Matplotlib DateFormatter for axis label not working

The code below works with ax1.vlines(x, l, h, colors='k') and ax2.vlines(x, 0, v, colors='k') to plot vertical price and volume bars in a stock chart. But the horizontal axis is defined by a numpy array x = 0,1,2,3, ... etc. I have datetime objects in array d but if change to ax1.vlines(d, l, h, colors='k') and ax2.vlines(d,0,v,colors='k') then it throws an error.

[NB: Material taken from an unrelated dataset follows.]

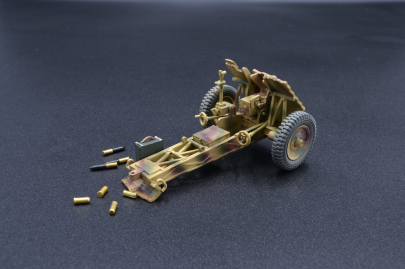 ACC PACK 059B German 7.5cm Cannon (without figure)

Thus d is defined but not used in the code below (it won't work using d but it works using x in the referenced code lines).

    import datetime
    import numpy as np
    import pandas as pd
    import matplotlib.pyplot as plt

    df = pd.read_csv(PATH+ticker+EXT, usecols=[0,2,3,4,5], header=None,
                     engine='python',skiprows=skr,skipfooter=skf)
    d = pd.to_datetime(df[0]) # numpy array date
    h = df[2].values # numpy array high
    l = df[3].values # numpy array low
    c = df[4].values # numpy array close
    v = df[5].values # numpy array volume
    x = np.arange(len(d))
    # Draw Chart to White Background        
    ax1_y_label = ticker
    fig1 = plt.figure()
    fig1.set_size_inches(WIDE,TALL)
    fig1.set_dpi(DTPI)
    fig1.autofmt_xdate()
    ax1 = plt.subplot2grid((5,4), (0,0), rowspan=4, colspan=4)
    ax1.set_ylabel(ax1_y_label)
    ax1.grid(True)
    ax1.vlines(x, l, h, colors='k')
    ax1.hlines(c, x, x+0.3, color='k')
    ax2 = plt.subplot2grid((5,4), (4,0), sharex=ax1, rowspan=1, colspan=4)
    ax2.set_ylabel(ax2_y_label)
    ax2.grid(True)
    ax2.vlines(x, 0, v, colors='k')
    ax1.spines['top'].set_visible(False)
    ax1.spines['right'].set_visible(False)
    ax2.spines['right'].set_visible(False)
    plt.setp(ax1.get_xticklabels(), visible=False)
    plt.setp(ax1.get_yticklabels(), visible=False)
    plt.setp(ax2.get_yticklabels(), visible=False)
    plt.subplots_adjust(hspace=.01)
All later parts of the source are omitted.